> WORK REQUIRED
Return the lines of the items below exactly as they appear, from the line containing "this 945×630 image." through the line containing "shattered masonry wall [833, 607, 1345, 864]", inclusive. Leave the pictures out.

> RECORDS SUPPLIED
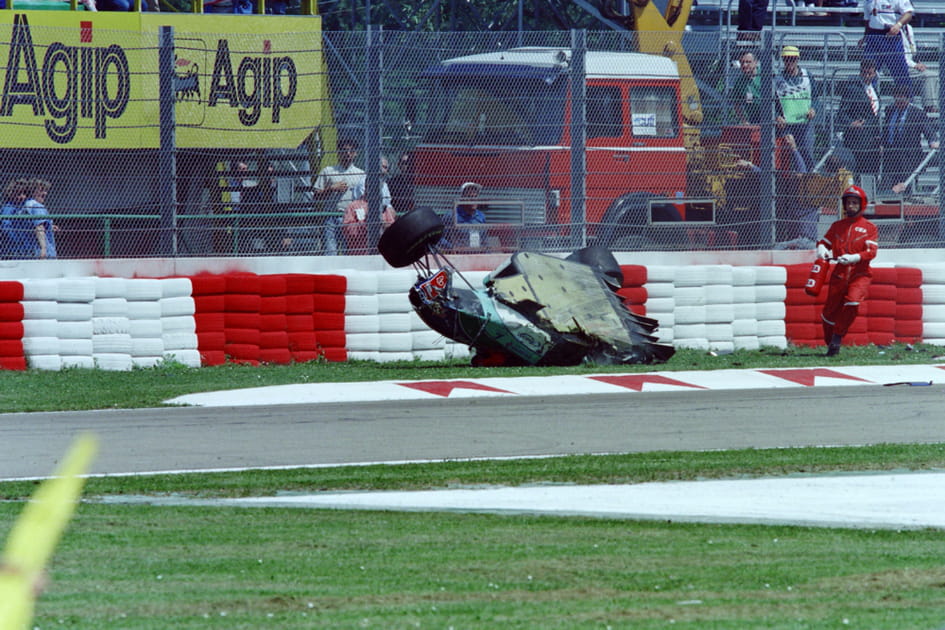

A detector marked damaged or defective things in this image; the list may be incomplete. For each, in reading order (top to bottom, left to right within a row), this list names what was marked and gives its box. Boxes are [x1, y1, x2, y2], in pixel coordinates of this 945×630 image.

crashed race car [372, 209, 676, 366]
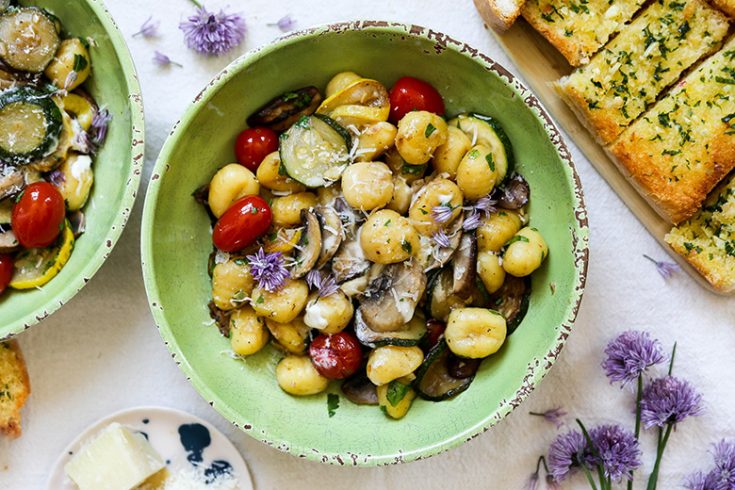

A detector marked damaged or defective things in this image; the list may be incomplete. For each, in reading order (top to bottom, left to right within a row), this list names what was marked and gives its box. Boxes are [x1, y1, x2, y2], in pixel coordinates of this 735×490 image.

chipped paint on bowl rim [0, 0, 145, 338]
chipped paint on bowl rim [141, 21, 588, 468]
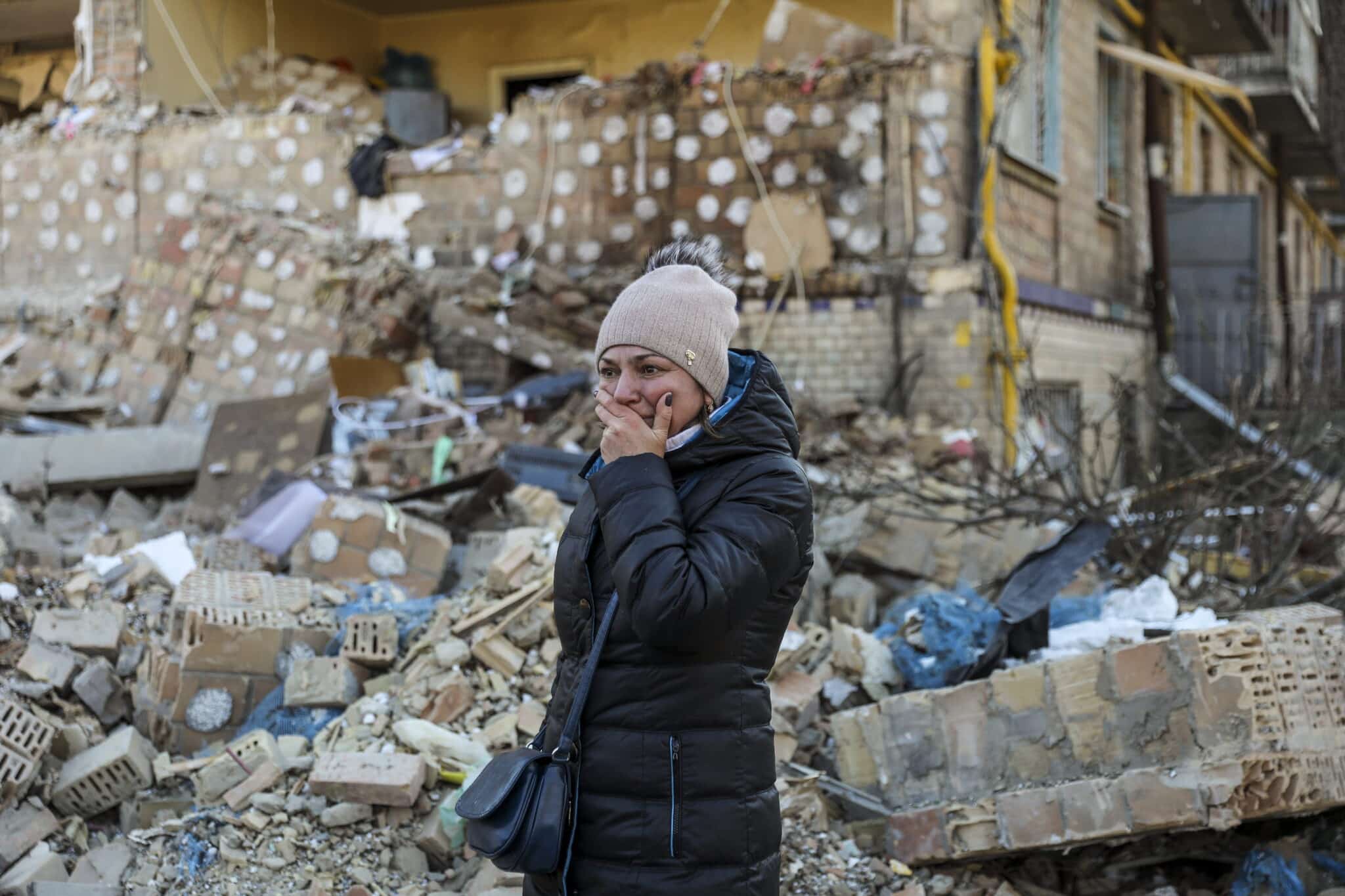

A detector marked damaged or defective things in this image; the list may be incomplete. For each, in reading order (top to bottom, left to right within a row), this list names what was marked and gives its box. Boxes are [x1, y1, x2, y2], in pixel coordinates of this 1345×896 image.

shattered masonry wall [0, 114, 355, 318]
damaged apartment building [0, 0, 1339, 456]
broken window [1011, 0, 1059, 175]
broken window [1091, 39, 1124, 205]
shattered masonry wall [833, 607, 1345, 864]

--

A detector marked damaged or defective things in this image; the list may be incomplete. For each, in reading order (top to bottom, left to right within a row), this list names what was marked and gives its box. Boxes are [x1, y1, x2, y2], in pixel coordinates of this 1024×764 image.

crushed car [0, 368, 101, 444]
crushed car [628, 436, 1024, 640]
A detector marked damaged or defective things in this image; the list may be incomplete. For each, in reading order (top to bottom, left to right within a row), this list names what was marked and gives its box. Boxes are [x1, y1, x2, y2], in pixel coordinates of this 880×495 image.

> TASK ANSWER
A detector marked damaged or defective things in this image; the list may be incomplete. For each, in reading order (top to bottom, left to right within a row), this list names what was marked and gives its box. Boxes are [x1, y1, x2, y2], in pixel coordinates of this 945×630 image.

crashed race car [372, 209, 676, 366]

A detector marked damaged or defective things in this image; the list may be incomplete. For each, in reading order (top to bottom, left to right within a row), this list names what was marked and gives its box. Boxes are [x1, y1, x2, y2], in pixel coordinates of this 735×490 image.

chipped paint on bowl rim [0, 0, 145, 338]
chipped paint on bowl rim [141, 21, 588, 468]

A detector marked damaged or defective things in this image; the list may be incomplete. For each, in reading order (top to bottom, left to right within a row), this list names what was marked and gives its box. Boxes are [x1, y1, x2, y2], in pixel coordinates of this 1345×896 image.

shattered masonry wall [0, 114, 355, 318]
damaged apartment building [0, 0, 1339, 456]
broken window [1011, 0, 1059, 175]
broken window [1091, 39, 1124, 205]
shattered masonry wall [833, 607, 1345, 864]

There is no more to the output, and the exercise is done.